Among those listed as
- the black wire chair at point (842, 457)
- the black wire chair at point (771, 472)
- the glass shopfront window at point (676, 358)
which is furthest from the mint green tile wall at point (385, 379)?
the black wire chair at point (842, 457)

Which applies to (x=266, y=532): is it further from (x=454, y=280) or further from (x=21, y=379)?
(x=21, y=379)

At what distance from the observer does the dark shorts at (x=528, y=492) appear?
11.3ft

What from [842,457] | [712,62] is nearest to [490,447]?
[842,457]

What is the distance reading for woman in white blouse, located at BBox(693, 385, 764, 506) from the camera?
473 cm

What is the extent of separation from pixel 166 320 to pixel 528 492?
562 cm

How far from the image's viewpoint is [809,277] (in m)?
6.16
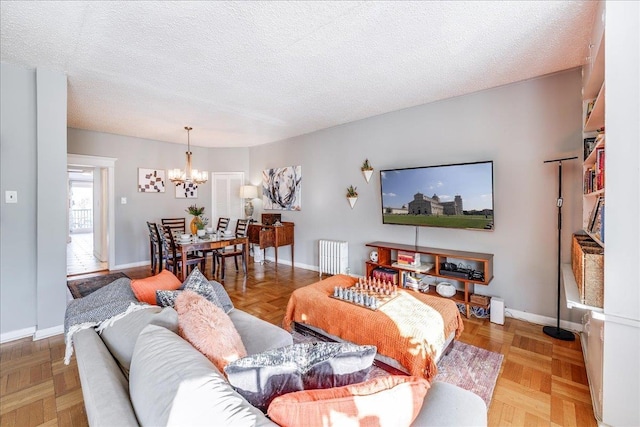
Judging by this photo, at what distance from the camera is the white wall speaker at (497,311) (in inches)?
114

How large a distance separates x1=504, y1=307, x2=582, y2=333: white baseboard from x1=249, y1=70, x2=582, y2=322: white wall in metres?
0.05

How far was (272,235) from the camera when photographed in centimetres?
512

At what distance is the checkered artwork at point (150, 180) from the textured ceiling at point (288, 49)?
1.99 metres

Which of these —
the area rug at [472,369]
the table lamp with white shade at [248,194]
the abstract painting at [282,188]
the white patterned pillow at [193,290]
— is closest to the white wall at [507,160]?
the area rug at [472,369]

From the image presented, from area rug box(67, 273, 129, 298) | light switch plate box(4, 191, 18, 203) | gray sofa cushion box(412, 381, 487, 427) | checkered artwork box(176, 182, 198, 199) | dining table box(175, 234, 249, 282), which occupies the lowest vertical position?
area rug box(67, 273, 129, 298)

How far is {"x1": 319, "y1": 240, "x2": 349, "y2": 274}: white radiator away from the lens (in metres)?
4.47

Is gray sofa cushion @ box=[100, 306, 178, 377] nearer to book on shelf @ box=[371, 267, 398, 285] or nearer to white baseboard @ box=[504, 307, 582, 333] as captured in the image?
book on shelf @ box=[371, 267, 398, 285]

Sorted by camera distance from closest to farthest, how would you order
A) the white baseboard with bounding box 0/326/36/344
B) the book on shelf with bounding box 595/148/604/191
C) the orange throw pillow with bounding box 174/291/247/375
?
the orange throw pillow with bounding box 174/291/247/375
the book on shelf with bounding box 595/148/604/191
the white baseboard with bounding box 0/326/36/344

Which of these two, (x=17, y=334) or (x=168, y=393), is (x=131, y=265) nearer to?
(x=17, y=334)

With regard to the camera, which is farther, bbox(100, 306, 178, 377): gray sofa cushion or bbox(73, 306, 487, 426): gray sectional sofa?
bbox(100, 306, 178, 377): gray sofa cushion

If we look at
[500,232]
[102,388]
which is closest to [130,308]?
[102,388]

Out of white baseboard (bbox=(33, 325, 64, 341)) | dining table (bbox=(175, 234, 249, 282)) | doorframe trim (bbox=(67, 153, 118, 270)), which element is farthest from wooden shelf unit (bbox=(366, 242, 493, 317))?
doorframe trim (bbox=(67, 153, 118, 270))

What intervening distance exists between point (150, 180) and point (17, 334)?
350cm

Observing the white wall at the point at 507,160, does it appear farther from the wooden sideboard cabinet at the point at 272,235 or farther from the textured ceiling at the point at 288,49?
the wooden sideboard cabinet at the point at 272,235
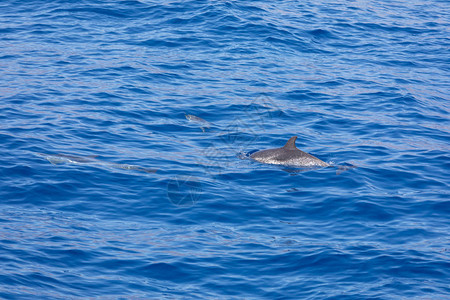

= = = = =

** THE REQUEST **
Recast the listing as a two-column CSV with the columns "item" and "answer", one row per entry, putting each field in quotation marks and turning line breaks into spaces. Begin at the line that has "Observing the white" and continue through the end of the listing, leaving the pictures out.

** RESPONSE BELOW **
item,answer
"Observing the white wall at the point at 507,160, does it appear farther from the wooden sideboard cabinet at the point at 272,235 or farther from the textured ceiling at the point at 288,49?","the wooden sideboard cabinet at the point at 272,235"